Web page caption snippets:
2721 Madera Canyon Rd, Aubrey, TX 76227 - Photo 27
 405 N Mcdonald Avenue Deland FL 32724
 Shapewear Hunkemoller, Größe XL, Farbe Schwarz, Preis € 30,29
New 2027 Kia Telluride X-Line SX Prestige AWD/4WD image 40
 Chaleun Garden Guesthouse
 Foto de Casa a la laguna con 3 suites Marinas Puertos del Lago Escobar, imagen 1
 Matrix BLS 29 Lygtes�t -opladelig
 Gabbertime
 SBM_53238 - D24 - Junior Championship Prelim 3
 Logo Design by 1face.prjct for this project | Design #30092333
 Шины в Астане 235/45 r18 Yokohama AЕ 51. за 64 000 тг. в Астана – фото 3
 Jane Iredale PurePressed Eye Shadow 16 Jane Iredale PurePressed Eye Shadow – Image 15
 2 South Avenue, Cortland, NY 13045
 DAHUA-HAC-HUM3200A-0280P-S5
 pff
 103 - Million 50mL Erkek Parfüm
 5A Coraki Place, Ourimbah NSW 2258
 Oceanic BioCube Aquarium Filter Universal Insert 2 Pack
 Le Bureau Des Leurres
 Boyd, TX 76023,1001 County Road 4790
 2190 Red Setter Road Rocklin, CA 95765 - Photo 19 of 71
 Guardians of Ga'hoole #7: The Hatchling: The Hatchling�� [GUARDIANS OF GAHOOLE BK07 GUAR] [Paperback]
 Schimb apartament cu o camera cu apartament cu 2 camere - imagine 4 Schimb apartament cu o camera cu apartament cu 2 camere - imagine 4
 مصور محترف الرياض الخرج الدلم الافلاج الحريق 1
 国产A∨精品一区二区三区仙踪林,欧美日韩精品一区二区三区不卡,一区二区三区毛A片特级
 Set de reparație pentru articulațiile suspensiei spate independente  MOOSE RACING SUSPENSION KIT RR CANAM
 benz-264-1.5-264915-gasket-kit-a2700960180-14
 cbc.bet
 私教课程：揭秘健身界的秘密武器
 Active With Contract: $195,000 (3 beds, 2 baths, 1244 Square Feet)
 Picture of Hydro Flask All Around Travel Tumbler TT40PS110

### TASK DESCRIPTION
When you reach the end of the data, write every line out again verbatim.

### RESULT FOR THIS TASK
2721 Madera Canyon Rd, Aubrey, TX 76227 - Photo 27
 405 N Mcdonald Avenue Deland FL 32724
 Shapewear Hunkemoller, Größe XL, Farbe Schwarz, Preis € 30,29
New 2027 Kia Telluride X-Line SX Prestige AWD/4WD image 40
 Chaleun Garden Guesthouse
 Foto de Casa a la laguna con 3 suites Marinas Puertos del Lago Escobar, imagen 1
 Matrix BLS 29 Lygtes�t -opladelig
 Gabbertime
 SBM_53238 - D24 - Junior Championship Prelim 3
 Logo Design by 1face.prjct for this project | Design #30092333
 Шины в Астане 235/45 r18 Yokohama AЕ 51. за 64 000 тг. в Астана – фото 3
 Jane Iredale PurePressed Eye Shadow 16 Jane Iredale PurePressed Eye Shadow – Image 15
 2 South Avenue, Cortland, NY 13045
 DAHUA-HAC-HUM3200A-0280P-S5
 pff
 103 - Million 50mL Erkek Parfüm
 5A Coraki Place, Ourimbah NSW 2258
 Oceanic BioCube Aquarium Filter Universal Insert 2 Pack
 Le Bureau Des Leurres
 Boyd, TX 76023,1001 County Road 4790
 2190 Red Setter Road Rocklin, CA 95765 - Photo 19 of 71
 Guardians of Ga'hoole #7: The Hatchling: The Hatchling�� [GUARDIANS OF GAHOOLE BK07 GUAR] [Paperback]
 Schimb apartament cu o camera cu apartament cu 2 camere - imagine 4 Schimb apartament cu o camera cu apartament cu 2 camere - imagine 4
 مصور محترف الرياض الخرج الدلم الافلاج الحريق 1
 国产A∨精品一区二区三区仙踪林,欧美日韩精品一区二区三区不卡,一区二区三区毛A片特级
 Set de reparație pentru articulațiile suspensiei spate independente  MOOSE RACING SUSPENSION KIT RR CANAM
 benz-264-1.5-264915-gasket-kit-a2700960180-14
 cbc.bet
 私教课程：揭秘健身界的秘密武器
 Active With Contract: $195,000 (3 beds, 2 baths, 1244 Square Feet)
 Picture of Hydro Flask All Around Travel Tumbler TT40PS110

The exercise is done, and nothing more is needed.